Another way of relating to Jesus is as an objective scholar, of either a professional or an amateur sort. Scholars analyze and compare various scriptural manuscripts, and examine other literary evidence from the time, and compare it all with archeological research, and come up with learned opinions about what Jesus really said or did or intended, in distinction to what the gospels say Jesus said or did or intended.

And then, of course, there are those who are just plain skeptical, or too self-absorbed to care very much, and they relate to Jesus from a position of indifference or unbelief.

But, if we really want to take God up on the invitation to share his life and sees what He sees and think what He thinks, then the most important thing we can do is to place ourselves in relation to Jesus as disciples to a master. Jesus resorts to some pretty drastic language to make precisely this point to his favorite apostle—Peter. After Jesus tells them all very plainly what lies ahead—that he’s going to be increasingly rejected by the Jewish authorities, and eventually be killed, but rise again after three days—after Jesus makes this announcement, Peter has a fit. At the first opportunity, he pulls Jesus aside and tells him to cut it out with that kind of negative talk, that it’s bad for the group’s morale, and how are they going attract newcomers with Jesus predicting disaster all the time? But Jesus comes right back at him: “Get behind me, Satan! For you are not on the side of God, but of men.” Get behind me, Satan. It’s the “Satan” part that gets our attention, isn’t it?

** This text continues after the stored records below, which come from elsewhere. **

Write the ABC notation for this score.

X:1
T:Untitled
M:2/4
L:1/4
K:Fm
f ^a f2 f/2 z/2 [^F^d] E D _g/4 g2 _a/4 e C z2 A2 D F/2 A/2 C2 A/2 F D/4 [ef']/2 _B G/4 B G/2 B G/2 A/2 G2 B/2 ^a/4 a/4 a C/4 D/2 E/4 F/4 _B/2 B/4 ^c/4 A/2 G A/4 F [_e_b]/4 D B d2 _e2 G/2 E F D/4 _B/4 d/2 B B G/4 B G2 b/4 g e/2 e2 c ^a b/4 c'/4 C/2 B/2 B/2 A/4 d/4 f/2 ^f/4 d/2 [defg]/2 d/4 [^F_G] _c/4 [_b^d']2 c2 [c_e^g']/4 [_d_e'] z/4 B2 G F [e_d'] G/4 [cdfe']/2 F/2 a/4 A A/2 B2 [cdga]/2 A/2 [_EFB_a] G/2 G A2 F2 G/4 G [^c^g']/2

I mean, to have Jesus liken him to Satan must have really brought Peter up short. Jesus apparently thought that shocking language was called for. The cross was so central to his mission that he could have very little patience with anyone who questioned that destiny, whose behavior might compromise God’s grand plan for the salvation of the world. But let’s not get too distracted by the name calling, because the real meat here is in what comes before it— “Get behind me.”  Jesus wasn’t merely telling Peter to go away with his crazy ideas. He wasn’t just shooing him off. Nor was he, as it might perhaps seem, rejecting Peter, turning his back on Peter. Rather, Jesus was telling Peter to get back where he belonged—behind him, as a disciple, as one who follows.

And Peter’s challenge is also our challenge. In Christ, God offers us life—abundant life, His own life. In Christ, God offers us the truth—an accurate map of the spiritual and moral universe we inhabit, a universe full of pitfalls and alluring deceptions. In Christ, God takes the blinders off our eyes, and allows us to see that too much friendship with the world is enmity with God, that the wisdom of this world is foolishness to God. But this gift is not available to us if we relate to Jesus merely as groupies—interested observers who won’t make a commitment. This gift is not available to us if our relationship to Jesus is merely academic—that of a disinterested scholar. Nor is it available to us if we are skeptical, or scornful, or indifferent. The gift of seeing the way God sees and thinking the way God thinks is available to us when we get behind Jesus, in the position of disciples. Seeing reality from God’s point of view is available to us when we are ready to embrace the cross, to know the way of the cross to be the means of life and peace, to take up our cross and fall in behind Jesus, ready to suffer shame, embarrassment, and ridicule from a world that will misunderstand and hate us—ready to absorb that misunderstanding and hate and return nothing but love. It’s not an easy road. It really isn’t. But it’s a road worth traveling. It’s a road that will lead us to our true destination. Amen.